Собеседник погрустнел, едва загоревшиеся глаза потухли. Чего хотел – непонятно. Я заблудших спасать не нанималась. И совестью мучиться не стану.
– Тогда уж скатертью дорога, – вздохнул старик, – здесь пришлых не держат. Не любо – уходи. Но все больше остаются. Особливо те, кому податься некуда.
– А ты что ж? Так не хотел из глуши выбираться и вдруг прижился за какой-то день?
Дедок вдруг осерчал, словно даже выше ростом стал, да как закричит:
– А ты мне не пеняй! Не доросла покамест! Ежели старый Белогость стаю бросит, кто Агнию побережёт? Кто уму-разуму волков научит? Кто молодого и глупого щенка домой отправит? Так беги, беги, трусиха, в свои леса! Куда зверь зовёт, туда и беги! Нет тебе спасения, коль любви в душе не осталось! Беги! Беги!
Шутка ли? Только что стоял дедок как дедок и вдруг вконец ополоумел: волосы на себе рвёт, руки заламывает, обратиться норовит, да никак не возьмётся. Только зубы щёлкают: то волчьи, то человеческие. Страшно. Зашибёт ещё, али сам об стену голову проломит, а я виноватой останусь. Ну его! Я подхватила юбку и припустила к выходу – туда, где ещё виднелось светлое, хоть и холодающее, солнце. К мужу.

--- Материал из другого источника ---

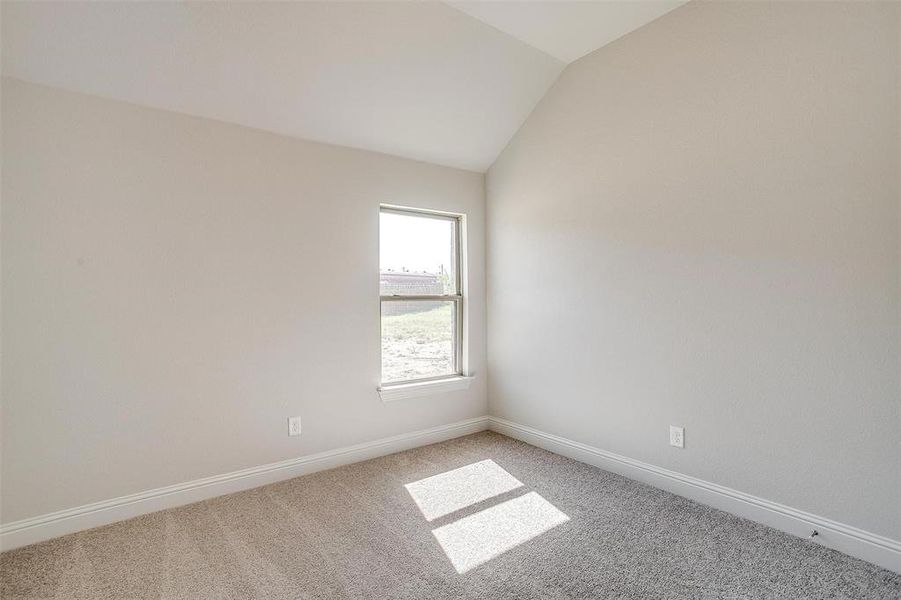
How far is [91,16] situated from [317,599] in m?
2.67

Серый, поганец, как сквозь землю провалился. Казалось бы, не деревню обегала – всего-то дом общинный, пусть и немаленький, ан нет нигде. Куда ни брошусь, – ушёл; пробегал, не остановился; был, да давненько. Найду – к подолу пришью накрепко, чтоб неповадно.
– Мужа? А зачем тебе муж, лебёдушка? Хочешь, меня бери. Меня даже искать не надо!